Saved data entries
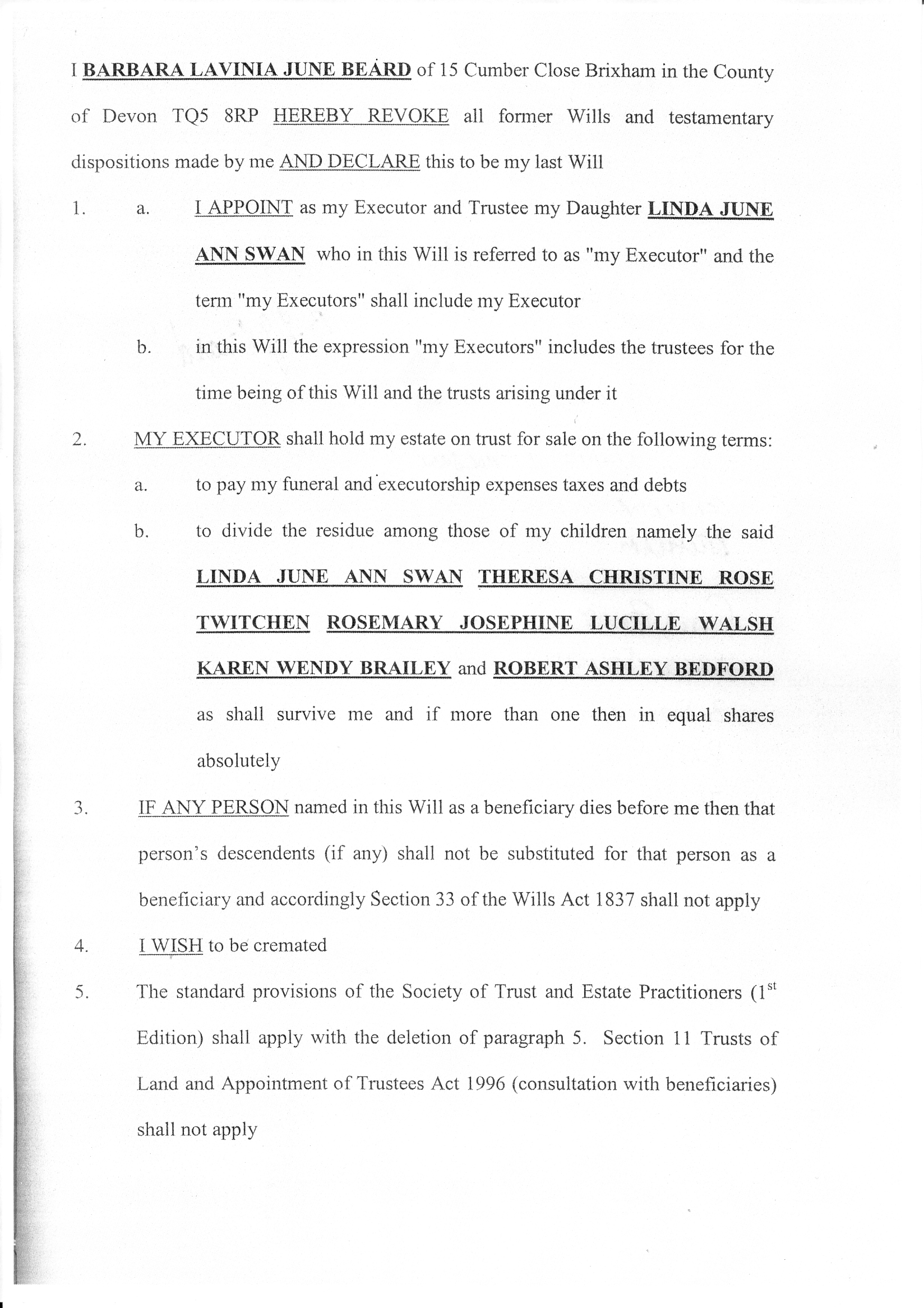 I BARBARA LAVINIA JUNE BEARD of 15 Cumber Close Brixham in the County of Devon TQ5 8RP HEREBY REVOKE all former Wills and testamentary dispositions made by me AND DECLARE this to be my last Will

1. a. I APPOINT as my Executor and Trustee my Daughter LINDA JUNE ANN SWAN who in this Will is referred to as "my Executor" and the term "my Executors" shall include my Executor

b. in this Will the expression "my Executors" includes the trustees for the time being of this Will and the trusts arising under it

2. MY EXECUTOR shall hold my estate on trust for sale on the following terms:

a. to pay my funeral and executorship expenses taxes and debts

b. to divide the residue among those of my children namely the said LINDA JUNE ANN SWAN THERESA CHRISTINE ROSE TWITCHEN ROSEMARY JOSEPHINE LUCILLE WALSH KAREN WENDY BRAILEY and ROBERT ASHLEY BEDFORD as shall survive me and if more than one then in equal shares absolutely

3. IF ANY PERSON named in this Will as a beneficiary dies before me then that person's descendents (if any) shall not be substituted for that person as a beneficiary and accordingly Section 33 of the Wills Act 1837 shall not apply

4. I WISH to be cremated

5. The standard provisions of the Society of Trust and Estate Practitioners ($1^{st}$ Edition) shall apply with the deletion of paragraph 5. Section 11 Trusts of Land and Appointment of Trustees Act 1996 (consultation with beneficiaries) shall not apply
* * *
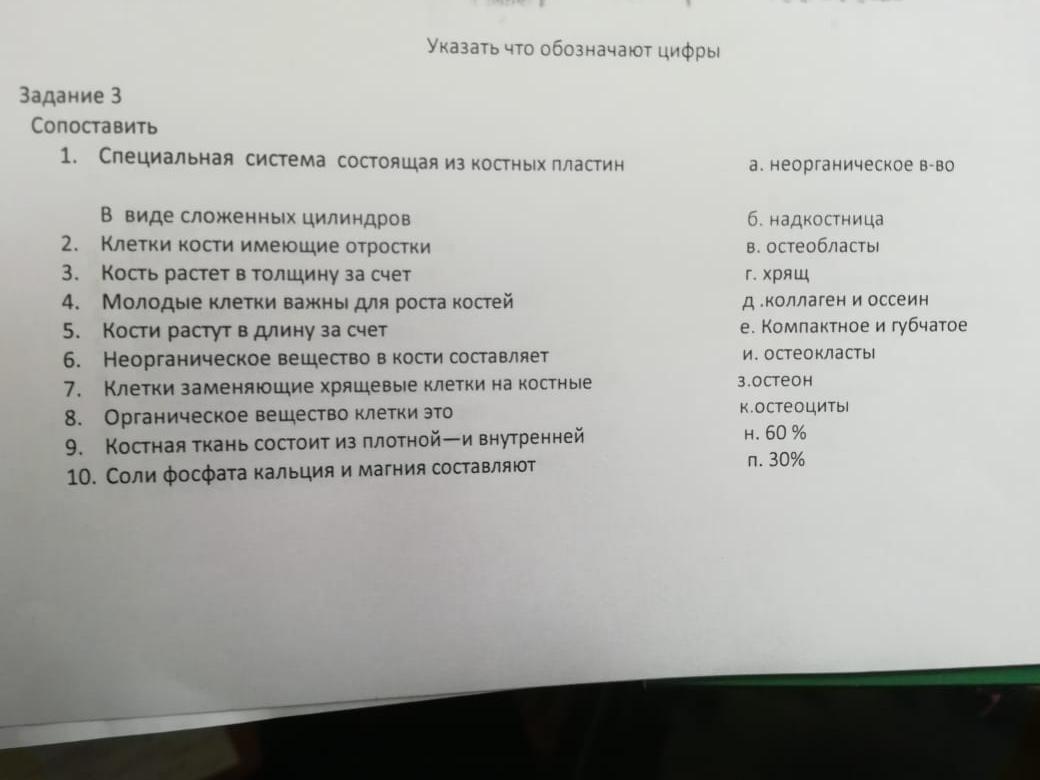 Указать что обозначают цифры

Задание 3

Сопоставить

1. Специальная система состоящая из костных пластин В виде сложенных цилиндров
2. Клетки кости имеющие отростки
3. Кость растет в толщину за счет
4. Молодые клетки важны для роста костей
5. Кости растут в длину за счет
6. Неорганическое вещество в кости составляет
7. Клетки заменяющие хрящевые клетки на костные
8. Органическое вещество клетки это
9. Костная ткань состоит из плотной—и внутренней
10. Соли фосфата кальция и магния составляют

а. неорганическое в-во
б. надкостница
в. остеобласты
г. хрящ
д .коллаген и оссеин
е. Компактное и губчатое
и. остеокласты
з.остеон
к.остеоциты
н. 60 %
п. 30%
==
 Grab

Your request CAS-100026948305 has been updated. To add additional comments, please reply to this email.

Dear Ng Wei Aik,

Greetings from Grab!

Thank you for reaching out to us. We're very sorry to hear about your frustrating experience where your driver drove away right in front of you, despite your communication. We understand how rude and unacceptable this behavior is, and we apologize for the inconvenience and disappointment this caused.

Task to carry out → If a line in the data holds the string "вещество", copy that line.

Output of the exercise →
6. Неорганическое вещество в кости составляет
8. Органическое вещество клетки это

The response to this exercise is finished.